Lucas,

    On 10/02/20 - 18:51, Lucas Pardue wrote:
     > +1 to the suggestion to discuss use cases, it is helpful for
    clarity. And
     > thanks Christoph for sharing some specific ones.
     >
     > For the use cases "Siri" and "Apple Music", since I'm not
    experienced with
     > multipath there's a gap in my understanding of how the proposal in
     > draft-deconinck-quic-multipath would be used to satisfy these use
    cases.
     > For instance, is the behaviour client-driven, server-driven or
    does it
     > require coordination?

    MPTCP has some limited coordination capabilities. Namely, it allows to
    signal to the peer if a "subflow" (in QUIC-language "uniflow") is
    using a
    backup-interface (through the backup-bit in the MP_JOIN
    establishment or the
    MP_PRIO-option - in case you want to look it up in the RFC).

    That signaling is very limited in MPTCP though. And this is exactly the
    place where MPQUIC can have a significant benefit over MPTCP as it
    can be more
    descriptive on the scheduling because it does not have limitations
    that the
    TCP-option space has.



So maybe I'm still missing it, but the MP-QUIC proposal seems to omit such a MP_PRIO signal. So the gap I had was wondering if the client needed to actively bring up or tear down uniflows in order to control the server sending on a higher-cost cellular network (for however one measures cost).
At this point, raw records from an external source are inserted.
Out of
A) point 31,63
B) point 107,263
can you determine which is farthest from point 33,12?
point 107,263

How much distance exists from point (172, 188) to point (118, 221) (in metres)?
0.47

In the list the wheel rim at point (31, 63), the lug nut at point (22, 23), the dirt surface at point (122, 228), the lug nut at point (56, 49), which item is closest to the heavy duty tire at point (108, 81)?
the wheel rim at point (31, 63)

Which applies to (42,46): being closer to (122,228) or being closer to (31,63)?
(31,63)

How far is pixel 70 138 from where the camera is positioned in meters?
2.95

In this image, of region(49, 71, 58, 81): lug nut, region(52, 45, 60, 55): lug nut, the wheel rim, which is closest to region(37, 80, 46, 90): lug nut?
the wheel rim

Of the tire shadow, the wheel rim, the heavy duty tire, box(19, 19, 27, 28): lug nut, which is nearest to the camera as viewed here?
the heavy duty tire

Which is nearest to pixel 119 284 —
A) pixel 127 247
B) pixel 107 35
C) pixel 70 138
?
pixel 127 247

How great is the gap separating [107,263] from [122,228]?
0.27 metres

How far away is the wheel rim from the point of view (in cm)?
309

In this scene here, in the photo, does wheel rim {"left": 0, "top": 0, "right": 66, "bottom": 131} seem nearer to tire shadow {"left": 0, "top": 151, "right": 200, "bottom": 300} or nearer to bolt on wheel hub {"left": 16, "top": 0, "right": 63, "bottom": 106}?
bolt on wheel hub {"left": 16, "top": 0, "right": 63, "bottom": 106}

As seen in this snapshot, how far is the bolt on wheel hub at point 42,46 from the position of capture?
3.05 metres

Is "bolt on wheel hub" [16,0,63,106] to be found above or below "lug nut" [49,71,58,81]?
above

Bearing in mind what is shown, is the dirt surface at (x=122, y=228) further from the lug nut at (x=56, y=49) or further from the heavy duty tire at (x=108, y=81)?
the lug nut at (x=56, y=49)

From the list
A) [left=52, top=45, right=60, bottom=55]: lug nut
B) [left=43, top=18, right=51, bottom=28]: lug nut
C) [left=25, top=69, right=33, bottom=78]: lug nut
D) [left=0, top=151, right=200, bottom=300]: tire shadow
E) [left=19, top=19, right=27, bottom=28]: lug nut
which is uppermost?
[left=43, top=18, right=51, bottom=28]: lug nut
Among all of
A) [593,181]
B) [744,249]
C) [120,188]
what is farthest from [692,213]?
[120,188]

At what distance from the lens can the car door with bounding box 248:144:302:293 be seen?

The description in the mpquic draft focuses on the basic principles. Once we agree on them, we can add different extensions such as the support for backup uniflows...

Although I have drawn parallels with stream prioritization, there is a difference. The server behaviour of stream prioritization cannot really do much damage. The server behaviour for the multipath use case seems to be higher stakes - getting it wrong could hurt end users.

I'm not saying that we have to state a scheduler now, or research one. But I do wonder why the uniflows proposal does  not simply start with adopting the same/similar signal that MPTCP already has.